**Soal untuk Dikerjakan:**
A: Dalam kutipan tentang tafsir kritis Alquran, Alquran yang kita terima sekarang disebut sebagai apa?
B: Tolong teruskan kutipan tentang tafsir kritis Alquran, mulai setelah kalimat terakhirnya.

**Kutipan Sumber:**
•••
M. Kholidul Adib, Pemimpin Redaksi Jurnal Justisia Fakultas Syari’ah IAIN Walisongo Semarang.
-----

Posted by M Kholidul Adib Ach.  on  01/14  at  01:01 PM

Runtuhnya Hegemoni Alquran:  Keluar dari Arabisme & Tekstualisme Oleh : Alif Qiqi Mibarok

Tulisan ini mencoba ikut meramaikan gagasan tafsir kritis Alquran. Terutama berkaitan dengan historisitas Alquran.  Satu hal yang perlu dikaji kenapa kebanyakan umat Islam meyakini Alquran (Alquran yang kita terima sekarang adalah mushaf usmani) sebagai firman Tuhan di mana Alquran begitu sakral, transenden, dan mutlak sehingga kita seakan dilarang melakukan kritik dan reserve.
•••
**Daftar Rekaman:**
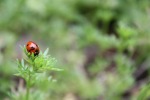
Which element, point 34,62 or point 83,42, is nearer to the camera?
point 34,62

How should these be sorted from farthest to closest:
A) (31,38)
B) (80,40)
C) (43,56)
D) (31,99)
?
1. (31,38)
2. (80,40)
3. (31,99)
4. (43,56)

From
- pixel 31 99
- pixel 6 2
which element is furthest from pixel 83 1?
pixel 31 99

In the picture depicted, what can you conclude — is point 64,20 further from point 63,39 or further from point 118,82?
point 118,82

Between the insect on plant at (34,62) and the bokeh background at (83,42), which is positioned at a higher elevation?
the bokeh background at (83,42)

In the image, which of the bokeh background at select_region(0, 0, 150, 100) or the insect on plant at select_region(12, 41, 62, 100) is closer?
the insect on plant at select_region(12, 41, 62, 100)

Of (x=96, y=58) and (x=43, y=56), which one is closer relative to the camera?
(x=43, y=56)

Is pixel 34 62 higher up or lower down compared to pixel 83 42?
lower down

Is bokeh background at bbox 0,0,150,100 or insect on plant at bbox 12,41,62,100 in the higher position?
bokeh background at bbox 0,0,150,100

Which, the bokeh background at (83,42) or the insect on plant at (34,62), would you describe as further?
the bokeh background at (83,42)
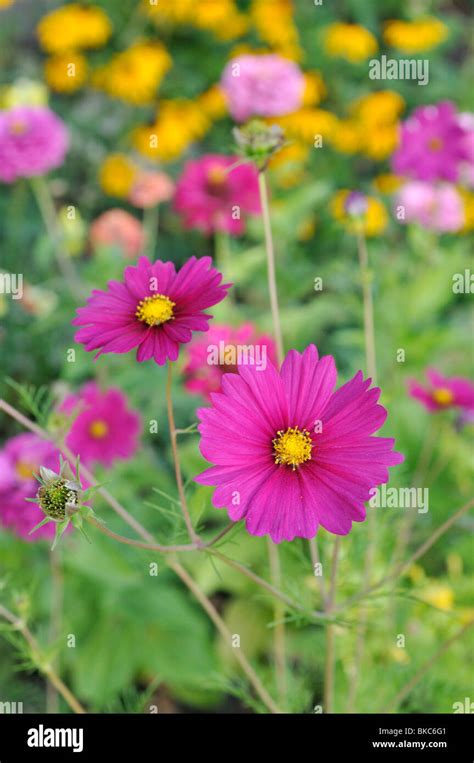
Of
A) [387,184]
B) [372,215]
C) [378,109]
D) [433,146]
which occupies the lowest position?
[433,146]

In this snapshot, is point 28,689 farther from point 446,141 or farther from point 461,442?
point 446,141

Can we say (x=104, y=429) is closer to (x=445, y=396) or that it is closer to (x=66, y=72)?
(x=445, y=396)

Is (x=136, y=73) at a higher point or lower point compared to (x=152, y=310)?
higher

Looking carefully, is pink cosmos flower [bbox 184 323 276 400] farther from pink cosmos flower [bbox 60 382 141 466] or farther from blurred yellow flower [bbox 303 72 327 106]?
blurred yellow flower [bbox 303 72 327 106]

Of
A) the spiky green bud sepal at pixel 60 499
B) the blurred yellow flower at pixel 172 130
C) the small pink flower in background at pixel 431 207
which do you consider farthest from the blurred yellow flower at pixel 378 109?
the spiky green bud sepal at pixel 60 499

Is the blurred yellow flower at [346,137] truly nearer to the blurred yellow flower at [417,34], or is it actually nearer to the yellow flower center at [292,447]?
the blurred yellow flower at [417,34]

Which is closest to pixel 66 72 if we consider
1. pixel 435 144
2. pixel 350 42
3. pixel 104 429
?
pixel 350 42

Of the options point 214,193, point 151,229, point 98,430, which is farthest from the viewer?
point 151,229

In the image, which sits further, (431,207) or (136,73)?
(136,73)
•••
**Jawaban per Tugas:**
A: Mushaf usmani.

B:
Pelarangan kritik Alquran hanyalah siasat politik bangsa Arab-Quraisy (termasuk para inteleknya seperti Imam Syafi’I sebagai strategi untuk memperkuat dan mempertahankan hegemoninya atas nalar Islam. Sehingga, kritik Alquran juga bisa dipahami sebagai upaya untuk mruntuhkan hegemoni Alquran yang produksi bangsa Quraisy itu. Karenanya, ketika ada orang yang mensakralkan Alquran berarti ia telah terperangkap siasat Arab-Quraisy tersebut.  Karena itu, tidak ada alasan untuk melarang kritik Alquran.

Dalam kritik Alquran, pertama kali yang harus dikritik adalah studi Alquran yang hanya terkubang pada wilayah teologis-dogmatis, sehingga membuat umat terlelap dalam mistisisme tak terarah. Di sini, kita harus menggeser studi Alquran dari normatif-teologis menuju rasionalisme-kritis dan dekonstruktif.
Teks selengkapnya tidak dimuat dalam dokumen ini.